- [Request] Locate the line that contains "What distance keeps". Print it and every subsequent line through the final line of the records, exactly and only those.

- [Extracted information]

--

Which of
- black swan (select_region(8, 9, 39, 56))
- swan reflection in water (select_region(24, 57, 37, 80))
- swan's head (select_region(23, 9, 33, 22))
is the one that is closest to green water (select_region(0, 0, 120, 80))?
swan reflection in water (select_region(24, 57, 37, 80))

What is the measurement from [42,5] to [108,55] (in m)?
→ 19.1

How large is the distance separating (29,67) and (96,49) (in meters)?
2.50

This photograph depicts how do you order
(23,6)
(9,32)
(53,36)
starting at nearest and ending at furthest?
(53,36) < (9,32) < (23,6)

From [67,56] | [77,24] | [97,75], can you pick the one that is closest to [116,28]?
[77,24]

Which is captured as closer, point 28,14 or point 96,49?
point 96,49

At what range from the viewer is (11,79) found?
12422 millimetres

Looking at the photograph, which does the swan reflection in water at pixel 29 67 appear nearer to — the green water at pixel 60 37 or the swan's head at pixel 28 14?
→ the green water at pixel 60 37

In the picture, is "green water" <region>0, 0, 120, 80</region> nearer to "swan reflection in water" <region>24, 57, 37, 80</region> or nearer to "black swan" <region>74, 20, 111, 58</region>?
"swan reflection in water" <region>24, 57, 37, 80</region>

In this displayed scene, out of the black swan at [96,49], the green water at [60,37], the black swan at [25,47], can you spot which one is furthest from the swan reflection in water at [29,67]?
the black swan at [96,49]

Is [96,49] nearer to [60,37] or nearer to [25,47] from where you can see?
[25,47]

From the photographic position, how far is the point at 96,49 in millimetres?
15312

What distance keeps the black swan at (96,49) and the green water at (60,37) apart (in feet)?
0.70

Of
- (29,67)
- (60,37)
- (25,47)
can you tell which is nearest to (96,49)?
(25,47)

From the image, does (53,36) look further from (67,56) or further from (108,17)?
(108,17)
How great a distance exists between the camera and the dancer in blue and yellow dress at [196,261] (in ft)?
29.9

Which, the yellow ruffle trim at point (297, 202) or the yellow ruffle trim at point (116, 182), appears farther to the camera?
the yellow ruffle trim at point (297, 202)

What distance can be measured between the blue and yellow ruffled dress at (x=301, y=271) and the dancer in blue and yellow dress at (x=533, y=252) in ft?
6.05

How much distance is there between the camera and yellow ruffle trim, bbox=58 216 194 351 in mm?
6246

--

- [Solution to this problem]
What distance keeps the black swan at (96,49) and the green water at (60,37) apart (in feet)?
0.70

Of
- (29,67)
- (60,37)
- (25,47)
can you tell which is nearest to (96,49)?
(25,47)

From the image, does (53,36) look further from (67,56) or further from (108,17)?
(108,17)
How great a distance exists between the camera and the dancer in blue and yellow dress at [196,261] (in ft)?
29.9

Which, the yellow ruffle trim at point (297, 202) or the yellow ruffle trim at point (116, 182), appears farther to the camera?
the yellow ruffle trim at point (297, 202)

What distance can be measured between the blue and yellow ruffled dress at (x=301, y=271) and the dancer in blue and yellow dress at (x=533, y=252) in ft?
6.05

How much distance is there between the camera and yellow ruffle trim, bbox=58 216 194 351 in mm?
6246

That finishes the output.